Снова порывшись в сумке, Кете достала еще один лист бумаги и карандаш. К своему удивлению я обнаружила, что листок испещрен крохотными картинками – изображениями рук, глаз, губ, платьев. Я и не знала, что моя младшая сестренка рисует, да еще так хорошо.
Положив бумагу на колено, Кете принялась что-то усердно царапать. Я склонилась над ее плечом. Что она зарисовывает на этот раз – может, дерево? Впрочем, Кете не рисовала, а писала.
Дорогой Йозеф!
Письмо, она писала письмо – сумбурное, полное страха и отчаяния.

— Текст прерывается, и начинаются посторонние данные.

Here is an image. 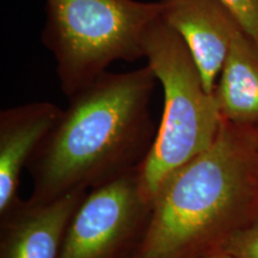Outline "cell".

Лизель пропала. Лизель пропала. Лизель пропала.
В спешке сестра не обращала внимания на ошибки и корявый почерк.
Лизель прпала, ее имя все забыли. Я не схожу с ума. Я не сумашедшая. У меня в руках докзателство что она была, и я пишу сечас чтобы передать его тебе. Опубликуй это, Йозеф. Сыграй. Сыграй ее музыку. А птом напиши мне, мне и маме. Скажи всем, что Лизель существует. Что Лизель жива.
Она даже не поставила подписи. Держа письмо перед собой, как величайшую ценность, Кете сделала робкий, боязливый шаг за пределы Рощи гоблинов.
Над лесом разнесся странный сдавленный крик. Я испуганно отскочила: Кете со злостью разорвала письмо и швырнула клочки за спину. Белые обрывки кружились в воздухе, точно лепестки. Некоторые полетели в мою сторону, я осторожно вытянула руку, опасаясь, что она пройдет сквозь бумагу, как сквозь туман. К счастью, обрывки оказались вполне осязаемы. Я собрала их все и попыталась сложить вместе: кусочек руки, кончик пальца, уголок губ, половина глаза. Я искала себя, искала подтверждение своего существования и не находила его. На месте моего имени была лишь пустота.